Some shit you should know before you dig in: If you’re unaware, Syria’s new government under President Ahmad al-Sharaa has been steadily reclaiming territory in the country’s northeast, previously controlled by the Kurdish-led Syrian Democratic Forces (SDF). This shift in power, compounded by violent clashes between Syrian government troops and the SDF, led to serious instability around prisons holding ISIS detainees and ultimately contributed to one mass prison escape on January 20th. Amid increasing US pressure, a ceasefire was brokered to de-escalate the conflict, and a trilateral agreement between the US, Iraq, and Syria was established to relocate the detainees to more secure facilities in Iraq.
What’s going on now: The US has transferred more than 2,250 ISIS detainees from Kurdish-controlled prisons in northeastern Syria to fortified detention facilities in Iraq, as part of a broader operation to relocate up to 7,000 suspected ISIS terrorists. Alongside Iraqi forces and the international coalition, the transfers are being executed by land and air under heavy security, with convoys and aircraft moving detainees across the border. Once in Iraq, prisoners are being housed in detention centers while specialized teams classify them by threat level and begin collecting confessions under direct judicial supervision.
Legal proceedings are already underway, with Iraq’s judiciary opening investigations into 1,387 of the transferred detainees, assigning their cases to the First Karkh Investigative Court in Baghdad, a court designated for terrorism-related cases. The court has added more judges, prosecutors, and administrative personnel to handle the caseload efficiently.

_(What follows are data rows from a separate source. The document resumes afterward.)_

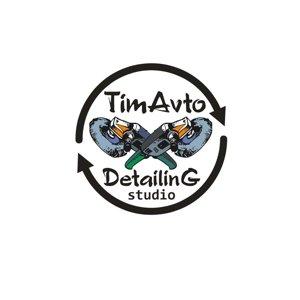 Тим Авто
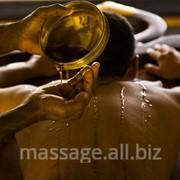 Боди массаж фото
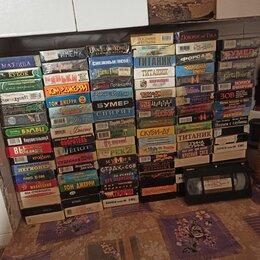 Видеофильмы - Видеокасеты VHS, 0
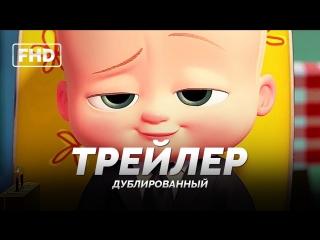 DUB | Трейлер: «Босс-молокосос / The Boss Baby» 2017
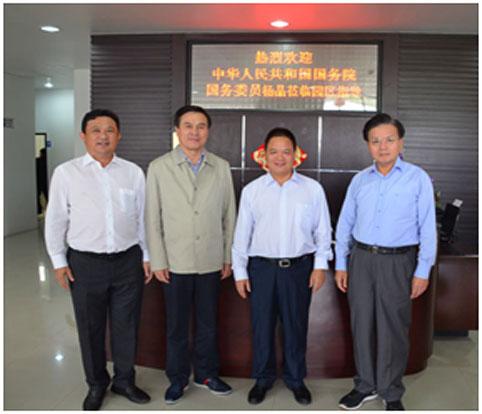 2015.05.08 中共中央书记处书记、国务委员杨晶视察园区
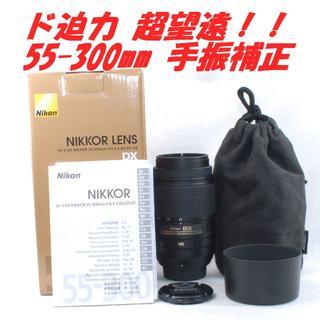 ★ド迫力! 超望遠ズーム♪フード付★ニコン AF-S 55-300mm (レンズ(ズーム))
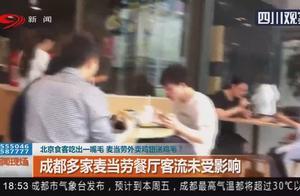 恶心!北京食客吃出一嘴毛,麦当劳外卖鸡翅送鸡毛?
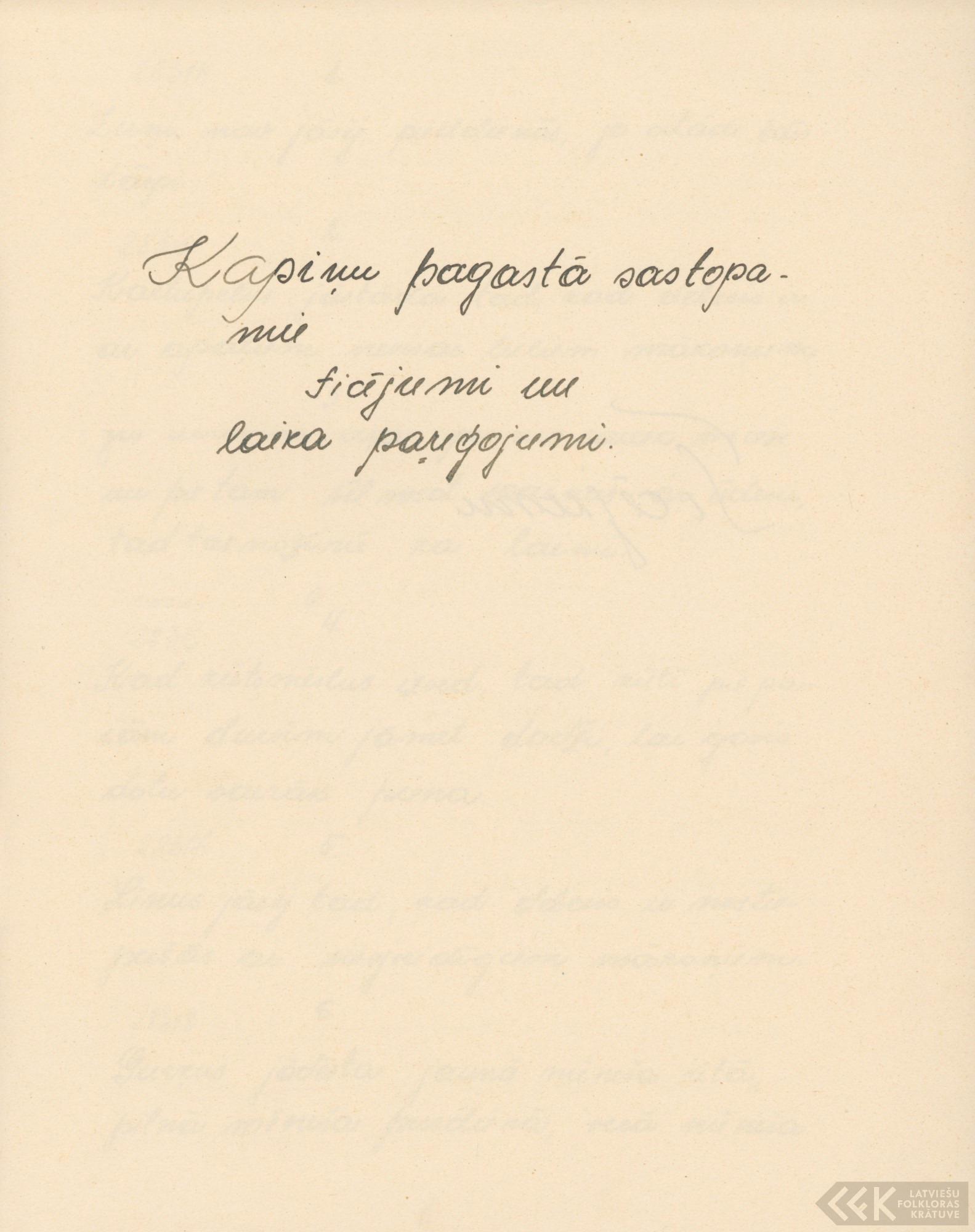 0935-Arvids-Aizsils-33-0208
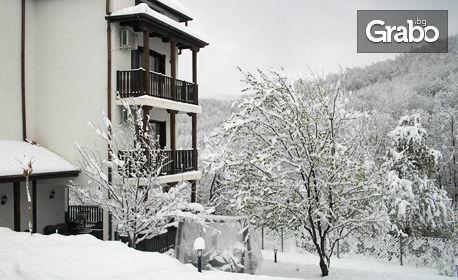 Ноември и Декември в Троянския Балкан! Нощувка със закуска и вечеря -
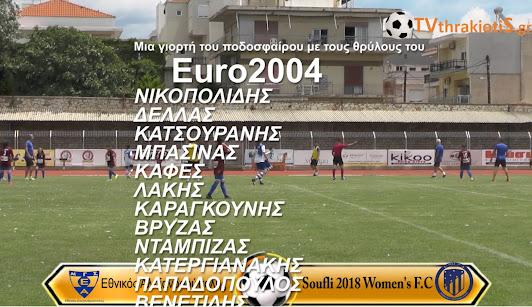 Οι Greek legend 2004 στην πρωτεύουσα του Έβρου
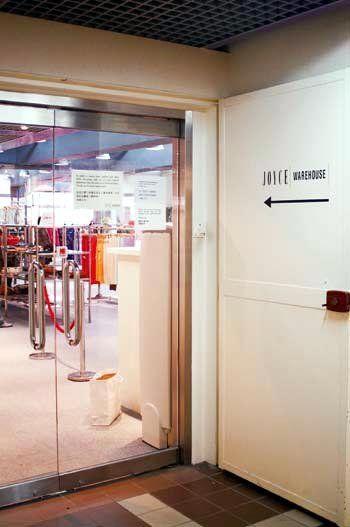低价血拼!香港十大秘密名牌仓和特卖场汇总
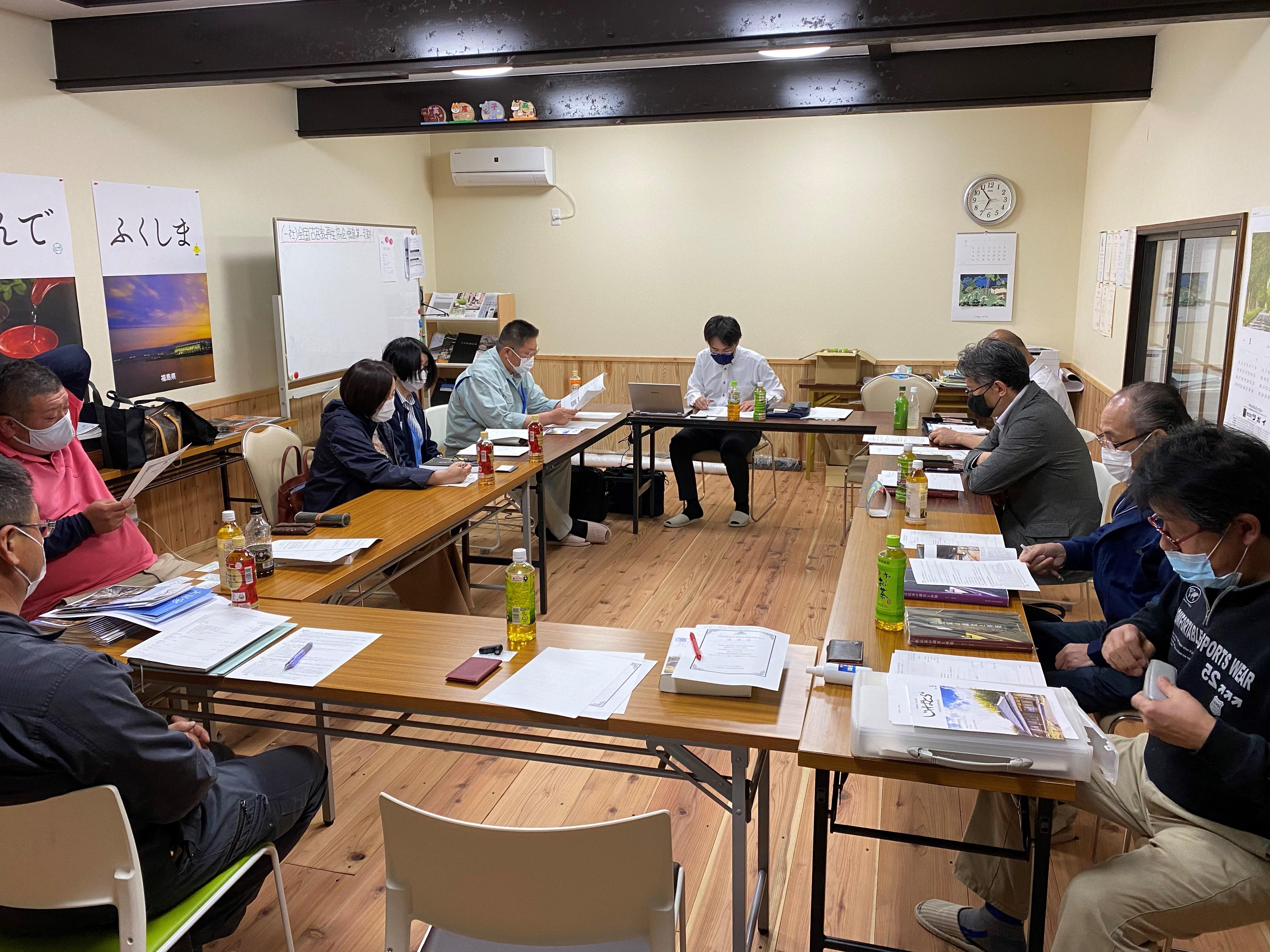 2021/05/11 古民家再生協会福島例会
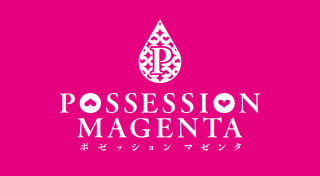 POSSESSION MAGENTA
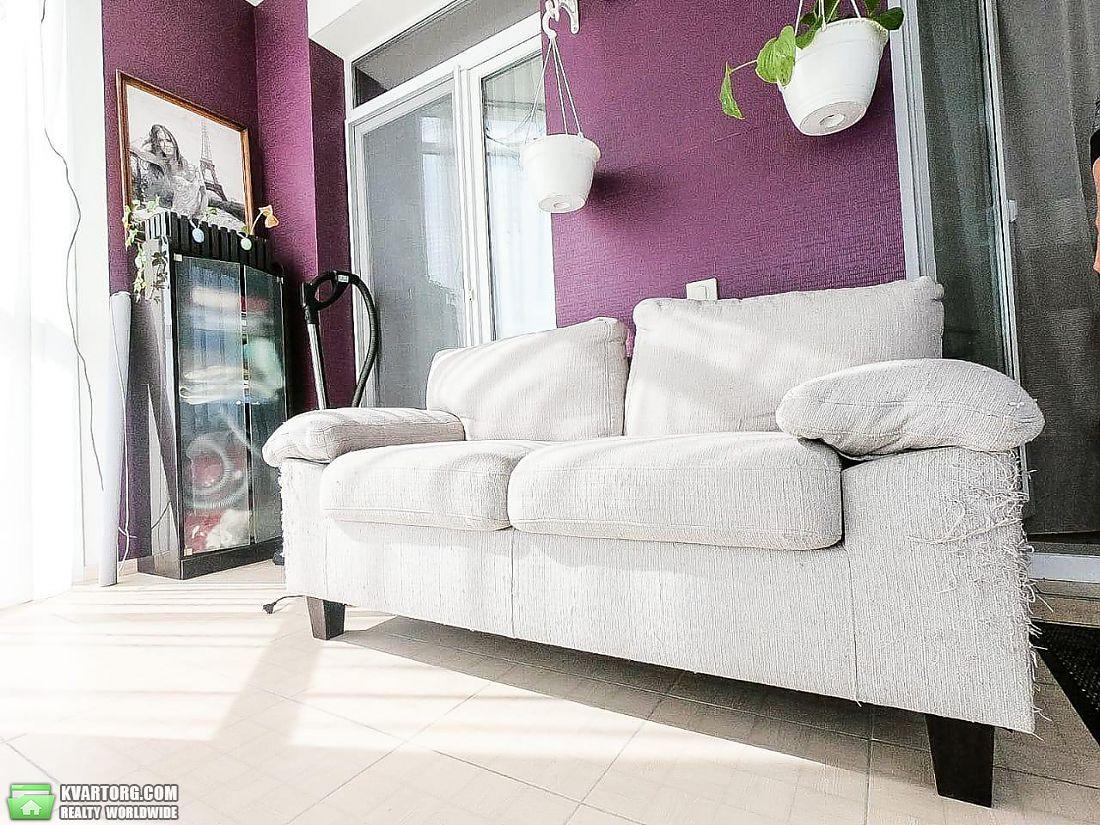 продам 3-комнатную квартиру Днепропетровск, ул.Херсонская 9б - Фото 5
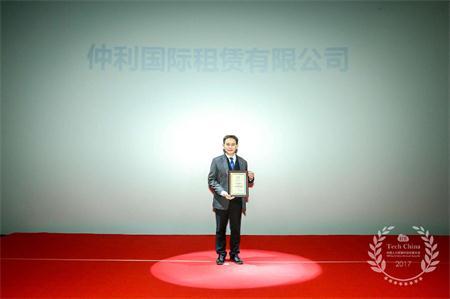 """仲利国际荣获""""2017年度人力资源科技最佳应用实践奖"""""""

Investigators are also working from a national database cataloging ISIS crimes between 2014 and 2017, including genocide, chemical attacks, and other atrocities against the Yazidi community.
Iraqi officials have vowed that all suspects will be prosecuted under Iraqi law and that repatriation of foreign detainees will only begin after legal proceedings are complete.
Despite this, human rights organizations have raised concerns that Iraq’s justice system may not be equipped to deliver fair trials at this scale, citing past abuses such as torture, lack of legal representation, and rushed court sessions resulting in mass death sentences.
In response, Iraq’s National Center of Justice has rejected the criticisms, stating that torture is a punishable crime under Iraqi law and that the judiciary strictly adheres to constitutional safeguards, including the right to a defense and legal appeals.